In this series we have spent a lot of time focused on libraries and how we can advocate for our libraries and our profession. Of course this is important, and if you have not told someone today about a great thing your library does – get on that!
We also need to talk about advocating for ourselves! As library people, we need to advocate for our specific jobs, and we need to advocate for ourselves to move into other jobs, to be taken seriously, and to do the good things we want to do in the library. (You can also advocate for yourself outside of the library; but here we will focus on self-advocacy in the workplace.)
Where do we start? Think about your job now. Do you like it? This is a serious question. Too many people are stuck in jobs they don’t like, or jobs that don’t speak to their skills and professional interests. Sometimes there is nothing to do about that, and then you either decide to just grit your teeth and do it (develop some good outside hobbies!), or you start looking around for another job.
Let’s assume that we are somewhere different, that we are in a job that may not really connect with the things we know we can do professionally, or that we can not see with a strong potential for growth and promotion. It’s not bad enough to leave it, but things could be better.
This is where self-advocacy can really come in handy!
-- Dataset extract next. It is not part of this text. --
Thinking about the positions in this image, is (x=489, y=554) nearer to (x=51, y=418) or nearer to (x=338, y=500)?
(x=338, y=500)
First figure out, in clear language, what you want. Do you want to learn to program on your website? Do you want to be more involved with social media? Do you want to have more time spent on your collection? Do you want to to go more training opportunities to learn more tech skills? Decide clearly one or two or three things that would make your job better.
Now, let’s think about ways to make them a reality. How could you learn some programming or tech skills? Lynda.com is always an excellent choice, and probably available for free through your library, or one nearby. Likewise, Coursera.org has a wide variety of free classes to build skills in all kinds of areas. (You can even just do them for fun; I took a great class in dinosaurs from the University of Alberta! Not relevant to my work at all, but I had a good time!) Same with Edx.org with a bunch of potentially interesting classes (including Library Advocacy Unshushed). Could you spend time with someone else in your library, or in another library? Would attending some training at a local organization – a community college, or a local training group – give you some good skills, opportunities, and contacts?
You do not need to have a completely detailed plan just yet; but it is always worth thinking through what you really want before you take it any farther.
And now we can start turning this into reality!
Who makes the decisions about what you do all day? Let’s go talk to them about some of these interesting ideas and solutions.
- Are you a solo librarian, who sets the tone of your work week? Great! Conference with yourself, write down some specific plans, and make this a reality.
- Do you report to a supervisor on a regular basis? Make an appointment to talk about your plans and the things you want to do in the library. Give all your plans, your research, and your solutions, and sit back to discuss things.
- Do you report to a more distant supervisor? Someone who does not keep in touch with your daily workload may need to have things explained in more detail, to really understand what you want and why.
Remember: frame things in terms of how this will make you a better employee. It’s okay to say you are not entirely fulfilled at work – but you do not want to present yourself as complaining about the job. (That is a good way to lose it later!) Talk about how these new skills, or new responsibilities you want to take on, can make the library better, make you a better employee, and bring wonderful joy to everyone! (Okay, don’t overstate the value either!) But focus on the positives you can bring to the library.
Things may not change right away. It may not be possible for you to change tasks immediately, and you may not have all your work change over to be wonderfully satisfying. Or, sadly – your boss may just be a jerk. (Consider some self-advocacy into a new job if that is true!!)
Have you had experience in advocating for yourself at work? How did it go?? Do you have advice for others who may want to give this a try? Tell us all about it!